WHAT TO WORK ON:
Rewrite the lines below, changing every "door knob" to "door handle" and leaving everything else as it is.

INPUT FOR THIS TASK:
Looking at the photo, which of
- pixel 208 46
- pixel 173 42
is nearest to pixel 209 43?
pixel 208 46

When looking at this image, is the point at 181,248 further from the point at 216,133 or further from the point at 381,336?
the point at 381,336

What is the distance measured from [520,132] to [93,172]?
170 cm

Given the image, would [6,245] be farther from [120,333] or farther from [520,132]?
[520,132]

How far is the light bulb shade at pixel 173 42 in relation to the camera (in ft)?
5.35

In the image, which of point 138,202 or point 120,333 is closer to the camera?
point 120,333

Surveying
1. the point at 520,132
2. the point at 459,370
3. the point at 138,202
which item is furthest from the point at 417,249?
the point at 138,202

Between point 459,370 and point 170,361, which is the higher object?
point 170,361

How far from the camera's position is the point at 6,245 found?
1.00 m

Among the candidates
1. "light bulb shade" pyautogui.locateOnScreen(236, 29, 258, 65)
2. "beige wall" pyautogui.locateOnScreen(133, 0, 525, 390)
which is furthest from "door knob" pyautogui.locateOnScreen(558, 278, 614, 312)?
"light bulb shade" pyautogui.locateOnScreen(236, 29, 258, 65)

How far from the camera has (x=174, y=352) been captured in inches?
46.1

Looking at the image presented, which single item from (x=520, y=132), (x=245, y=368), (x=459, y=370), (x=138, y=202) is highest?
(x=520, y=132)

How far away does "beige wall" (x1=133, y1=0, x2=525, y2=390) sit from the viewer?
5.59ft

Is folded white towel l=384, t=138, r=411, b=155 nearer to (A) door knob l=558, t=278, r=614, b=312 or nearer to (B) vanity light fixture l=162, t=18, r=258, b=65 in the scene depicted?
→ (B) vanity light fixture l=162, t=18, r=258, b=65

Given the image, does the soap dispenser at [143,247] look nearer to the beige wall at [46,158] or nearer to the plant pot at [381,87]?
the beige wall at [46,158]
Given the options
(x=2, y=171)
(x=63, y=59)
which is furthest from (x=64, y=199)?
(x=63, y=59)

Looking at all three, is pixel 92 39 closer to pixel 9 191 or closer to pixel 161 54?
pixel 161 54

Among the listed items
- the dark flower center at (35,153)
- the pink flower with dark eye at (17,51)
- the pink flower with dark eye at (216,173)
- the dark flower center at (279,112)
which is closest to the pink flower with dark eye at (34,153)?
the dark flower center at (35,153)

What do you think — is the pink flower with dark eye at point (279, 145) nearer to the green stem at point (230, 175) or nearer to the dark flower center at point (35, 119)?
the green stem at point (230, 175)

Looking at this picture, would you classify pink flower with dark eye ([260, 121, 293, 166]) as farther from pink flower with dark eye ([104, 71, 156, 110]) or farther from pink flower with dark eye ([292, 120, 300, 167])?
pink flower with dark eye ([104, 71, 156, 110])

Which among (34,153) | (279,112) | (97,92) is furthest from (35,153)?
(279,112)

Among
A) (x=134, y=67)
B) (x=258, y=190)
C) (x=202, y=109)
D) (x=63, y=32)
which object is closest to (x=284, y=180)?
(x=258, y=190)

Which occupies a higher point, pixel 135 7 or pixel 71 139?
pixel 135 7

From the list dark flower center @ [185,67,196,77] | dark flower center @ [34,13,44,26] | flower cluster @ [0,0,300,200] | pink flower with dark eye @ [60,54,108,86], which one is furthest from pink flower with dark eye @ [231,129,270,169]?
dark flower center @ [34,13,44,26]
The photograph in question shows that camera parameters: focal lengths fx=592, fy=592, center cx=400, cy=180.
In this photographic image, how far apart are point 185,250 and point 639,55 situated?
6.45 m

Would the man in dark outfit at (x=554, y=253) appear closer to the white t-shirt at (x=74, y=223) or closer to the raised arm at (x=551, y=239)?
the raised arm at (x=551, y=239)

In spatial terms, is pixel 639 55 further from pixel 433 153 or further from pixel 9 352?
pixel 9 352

REPLY:
Looking at the photo, which of
- pixel 208 46
- pixel 173 42
is nearest to pixel 209 43?
pixel 208 46

When looking at this image, is the point at 181,248 further from the point at 216,133 or further from the point at 381,336?
the point at 381,336

What is the distance measured from [520,132] to [93,172]?
170 cm

Given the image, would [6,245] be farther from [120,333] or farther from [520,132]?
[520,132]

How far is the light bulb shade at pixel 173 42 in relation to the camera (in ft)?
5.35

In the image, which of point 138,202 or point 120,333 is closer to the camera?
point 120,333

Surveying
1. the point at 520,132
2. the point at 459,370
3. the point at 138,202
which item is furthest from the point at 417,249?
the point at 138,202

Between point 459,370 and point 170,361, which is the higher object?
point 170,361

How far from the camera's position is the point at 6,245 found?
1.00 m

Among the candidates
1. "light bulb shade" pyautogui.locateOnScreen(236, 29, 258, 65)
2. "beige wall" pyautogui.locateOnScreen(133, 0, 525, 390)
which is furthest from "door handle" pyautogui.locateOnScreen(558, 278, 614, 312)?
"light bulb shade" pyautogui.locateOnScreen(236, 29, 258, 65)

How far from the camera has (x=174, y=352) been captured in inches?
46.1

Looking at the image presented, which single item from (x=520, y=132), (x=245, y=368), (x=459, y=370), (x=138, y=202) is highest?
(x=520, y=132)

How far away does "beige wall" (x1=133, y1=0, x2=525, y2=390) sit from the viewer?
5.59ft

Is folded white towel l=384, t=138, r=411, b=155 nearer to (A) door handle l=558, t=278, r=614, b=312 or nearer to (B) vanity light fixture l=162, t=18, r=258, b=65 in the scene depicted?
→ (B) vanity light fixture l=162, t=18, r=258, b=65

Given the image, does the soap dispenser at [143,247] look nearer to the beige wall at [46,158] or nearer to the plant pot at [381,87]?
the beige wall at [46,158]
Given the options
(x=2, y=171)
(x=63, y=59)
which is furthest from (x=64, y=199)?
(x=63, y=59)

Looking at all three, is pixel 92 39 closer to pixel 9 191 or closer to pixel 161 54?
pixel 161 54

Among the listed items
- the dark flower center at (35,153)
- the pink flower with dark eye at (17,51)
- the pink flower with dark eye at (216,173)
- the dark flower center at (279,112)
which is closest to the pink flower with dark eye at (34,153)?
the dark flower center at (35,153)

What do you think — is the pink flower with dark eye at point (279, 145) nearer to the green stem at point (230, 175) or nearer to the dark flower center at point (35, 119)?
the green stem at point (230, 175)

Looking at this picture, would you classify pink flower with dark eye ([260, 121, 293, 166]) as farther from pink flower with dark eye ([104, 71, 156, 110]) or farther from pink flower with dark eye ([292, 120, 300, 167])?
pink flower with dark eye ([104, 71, 156, 110])

Which among (34,153) | (279,112) | (97,92) is furthest from (35,153)?
(279,112)

Among
A) (x=134, y=67)
B) (x=258, y=190)
C) (x=202, y=109)
D) (x=63, y=32)
which object is closest to (x=284, y=180)?
(x=258, y=190)

Which occupies a higher point, pixel 135 7 or pixel 71 139?
pixel 135 7

From the list dark flower center @ [185,67,196,77] | dark flower center @ [34,13,44,26] | flower cluster @ [0,0,300,200] | pink flower with dark eye @ [60,54,108,86], which one is furthest from pink flower with dark eye @ [231,129,270,169]?
dark flower center @ [34,13,44,26]
The photograph in question shows that camera parameters: focal lengths fx=592, fy=592, center cx=400, cy=180.
In this photographic image, how far apart are point 185,250 and point 639,55 situated?
6.45 m

Would the man in dark outfit at (x=554, y=253) appear closer to the white t-shirt at (x=74, y=223) or closer to the raised arm at (x=551, y=239)?
the raised arm at (x=551, y=239)

In spatial terms, is pixel 639 55 further from pixel 433 153 or further from pixel 9 352?
pixel 9 352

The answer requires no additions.